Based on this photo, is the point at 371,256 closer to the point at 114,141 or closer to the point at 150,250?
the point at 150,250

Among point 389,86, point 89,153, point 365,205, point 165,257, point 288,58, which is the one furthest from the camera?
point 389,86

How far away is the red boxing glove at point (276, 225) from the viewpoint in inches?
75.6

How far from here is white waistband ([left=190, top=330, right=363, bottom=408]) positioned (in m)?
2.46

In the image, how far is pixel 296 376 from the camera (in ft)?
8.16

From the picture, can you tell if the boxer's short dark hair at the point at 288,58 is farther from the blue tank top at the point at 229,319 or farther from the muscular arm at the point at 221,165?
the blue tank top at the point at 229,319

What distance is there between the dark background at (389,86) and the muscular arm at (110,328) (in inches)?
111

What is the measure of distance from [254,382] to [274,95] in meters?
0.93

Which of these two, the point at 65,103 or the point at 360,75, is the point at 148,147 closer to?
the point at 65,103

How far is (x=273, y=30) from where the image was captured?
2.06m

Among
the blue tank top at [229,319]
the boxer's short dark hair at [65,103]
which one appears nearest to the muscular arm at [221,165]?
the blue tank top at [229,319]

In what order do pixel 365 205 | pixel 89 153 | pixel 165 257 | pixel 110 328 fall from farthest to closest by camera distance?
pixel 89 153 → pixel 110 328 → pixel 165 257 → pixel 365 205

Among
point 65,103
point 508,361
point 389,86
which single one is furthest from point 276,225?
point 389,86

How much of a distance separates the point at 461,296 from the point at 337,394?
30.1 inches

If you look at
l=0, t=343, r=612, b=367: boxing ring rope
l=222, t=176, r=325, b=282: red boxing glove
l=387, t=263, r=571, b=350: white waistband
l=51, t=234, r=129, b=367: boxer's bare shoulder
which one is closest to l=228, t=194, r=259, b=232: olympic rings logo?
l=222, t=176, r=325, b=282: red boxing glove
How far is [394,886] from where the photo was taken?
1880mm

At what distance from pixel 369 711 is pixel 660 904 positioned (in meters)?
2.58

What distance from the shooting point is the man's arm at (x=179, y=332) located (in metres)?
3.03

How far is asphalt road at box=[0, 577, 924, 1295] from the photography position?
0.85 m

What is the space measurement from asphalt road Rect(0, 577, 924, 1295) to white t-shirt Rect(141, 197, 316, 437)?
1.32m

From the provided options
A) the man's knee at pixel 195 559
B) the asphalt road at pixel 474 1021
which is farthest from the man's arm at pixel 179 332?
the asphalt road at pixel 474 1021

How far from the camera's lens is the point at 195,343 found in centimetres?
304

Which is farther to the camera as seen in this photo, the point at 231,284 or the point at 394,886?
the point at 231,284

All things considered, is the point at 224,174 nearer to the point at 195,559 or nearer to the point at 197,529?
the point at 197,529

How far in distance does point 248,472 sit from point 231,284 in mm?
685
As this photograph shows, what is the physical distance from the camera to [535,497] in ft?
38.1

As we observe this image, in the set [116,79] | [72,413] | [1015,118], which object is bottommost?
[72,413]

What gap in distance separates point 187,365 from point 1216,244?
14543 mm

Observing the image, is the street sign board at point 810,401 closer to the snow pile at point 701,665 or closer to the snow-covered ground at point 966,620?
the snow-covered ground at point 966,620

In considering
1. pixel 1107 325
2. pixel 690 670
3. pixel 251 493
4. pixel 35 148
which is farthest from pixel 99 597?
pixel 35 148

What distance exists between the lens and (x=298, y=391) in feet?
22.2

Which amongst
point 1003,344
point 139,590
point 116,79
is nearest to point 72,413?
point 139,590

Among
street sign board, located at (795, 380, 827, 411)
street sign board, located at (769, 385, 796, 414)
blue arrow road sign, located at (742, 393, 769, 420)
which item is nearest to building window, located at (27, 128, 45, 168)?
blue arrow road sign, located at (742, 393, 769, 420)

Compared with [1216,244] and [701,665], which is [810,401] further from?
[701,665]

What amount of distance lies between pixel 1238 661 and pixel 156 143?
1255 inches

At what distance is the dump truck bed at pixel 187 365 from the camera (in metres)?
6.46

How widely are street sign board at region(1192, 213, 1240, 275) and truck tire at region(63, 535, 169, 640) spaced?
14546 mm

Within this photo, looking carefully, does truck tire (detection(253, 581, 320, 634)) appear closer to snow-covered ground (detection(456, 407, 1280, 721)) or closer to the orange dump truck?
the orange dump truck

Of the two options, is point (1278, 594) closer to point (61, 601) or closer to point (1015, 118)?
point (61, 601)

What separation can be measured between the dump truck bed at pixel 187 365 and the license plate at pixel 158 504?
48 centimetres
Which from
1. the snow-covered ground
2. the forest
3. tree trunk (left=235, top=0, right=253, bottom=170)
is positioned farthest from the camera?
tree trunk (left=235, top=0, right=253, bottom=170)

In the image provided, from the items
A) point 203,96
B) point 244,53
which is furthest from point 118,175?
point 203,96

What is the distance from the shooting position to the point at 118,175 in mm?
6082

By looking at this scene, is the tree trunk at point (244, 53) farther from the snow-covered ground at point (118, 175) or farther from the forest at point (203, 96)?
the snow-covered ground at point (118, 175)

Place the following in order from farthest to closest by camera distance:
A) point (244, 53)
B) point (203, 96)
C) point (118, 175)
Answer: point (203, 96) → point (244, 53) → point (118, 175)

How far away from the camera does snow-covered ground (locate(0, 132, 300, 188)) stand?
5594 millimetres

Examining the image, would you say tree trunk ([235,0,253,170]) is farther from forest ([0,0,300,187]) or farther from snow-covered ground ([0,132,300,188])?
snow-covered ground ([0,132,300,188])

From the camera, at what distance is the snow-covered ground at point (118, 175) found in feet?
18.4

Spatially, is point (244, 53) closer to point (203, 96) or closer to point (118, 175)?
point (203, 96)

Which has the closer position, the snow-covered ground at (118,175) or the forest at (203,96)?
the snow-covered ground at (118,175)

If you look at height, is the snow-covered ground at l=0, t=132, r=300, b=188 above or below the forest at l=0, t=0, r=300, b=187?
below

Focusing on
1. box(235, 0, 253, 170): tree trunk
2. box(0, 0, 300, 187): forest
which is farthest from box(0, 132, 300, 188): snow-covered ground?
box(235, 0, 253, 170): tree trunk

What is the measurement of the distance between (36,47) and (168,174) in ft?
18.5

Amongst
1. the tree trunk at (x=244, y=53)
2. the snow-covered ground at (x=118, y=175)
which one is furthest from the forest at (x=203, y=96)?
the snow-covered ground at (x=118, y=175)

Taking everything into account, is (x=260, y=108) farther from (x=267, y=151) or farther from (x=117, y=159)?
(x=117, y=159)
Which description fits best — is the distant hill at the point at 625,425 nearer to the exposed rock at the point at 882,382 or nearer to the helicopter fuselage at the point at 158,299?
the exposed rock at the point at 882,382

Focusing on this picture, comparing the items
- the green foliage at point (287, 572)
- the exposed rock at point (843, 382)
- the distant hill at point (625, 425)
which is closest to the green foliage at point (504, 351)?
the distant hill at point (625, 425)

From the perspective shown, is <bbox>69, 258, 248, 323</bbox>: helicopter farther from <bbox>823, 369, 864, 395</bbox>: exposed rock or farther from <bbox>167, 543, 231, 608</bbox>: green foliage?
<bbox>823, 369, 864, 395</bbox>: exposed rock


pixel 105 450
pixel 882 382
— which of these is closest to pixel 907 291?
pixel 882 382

* **BRIEF**: Go back to the data above and please quote exactly, and only, the lines from the line with "Which has the" through its last line.

* **COMPLETE OUTPUT**:
Which has the closer position, the snow-covered ground at (118,175) or the forest at (203,96)?
the snow-covered ground at (118,175)

If you look at height, is the snow-covered ground at l=0, t=132, r=300, b=188 above or below the forest at l=0, t=0, r=300, b=187?
below

Focusing on
1. box(235, 0, 253, 170): tree trunk
2. box(0, 0, 300, 187): forest
which is farthest from box(0, 132, 300, 188): snow-covered ground?
box(235, 0, 253, 170): tree trunk

What is the measurement of the distance between (36,47) and (168,174) in ft?
18.5

Amongst
1. the tree trunk at (x=244, y=53)
2. the snow-covered ground at (x=118, y=175)
which one is furthest from the forest at (x=203, y=96)?
the snow-covered ground at (x=118, y=175)

Taking everything into account, is (x=260, y=108) farther from (x=267, y=151) or farther from (x=117, y=159)?
(x=117, y=159)
Which description fits best — is the distant hill at the point at 625,425 nearer to the exposed rock at the point at 882,382 or nearer to the helicopter fuselage at the point at 158,299?
the exposed rock at the point at 882,382

Focusing on this picture, comparing the items
- the green foliage at point (287, 572)
- the exposed rock at point (843, 382)
- the distant hill at point (625, 425)
which is closest to the green foliage at point (504, 351)?
the distant hill at point (625, 425)

From the perspective shown, is <bbox>69, 258, 248, 323</bbox>: helicopter farther from <bbox>823, 369, 864, 395</bbox>: exposed rock or farther from <bbox>167, 543, 231, 608</bbox>: green foliage?
<bbox>823, 369, 864, 395</bbox>: exposed rock


pixel 105 450
pixel 882 382
— which of these is closest to pixel 907 291?
pixel 882 382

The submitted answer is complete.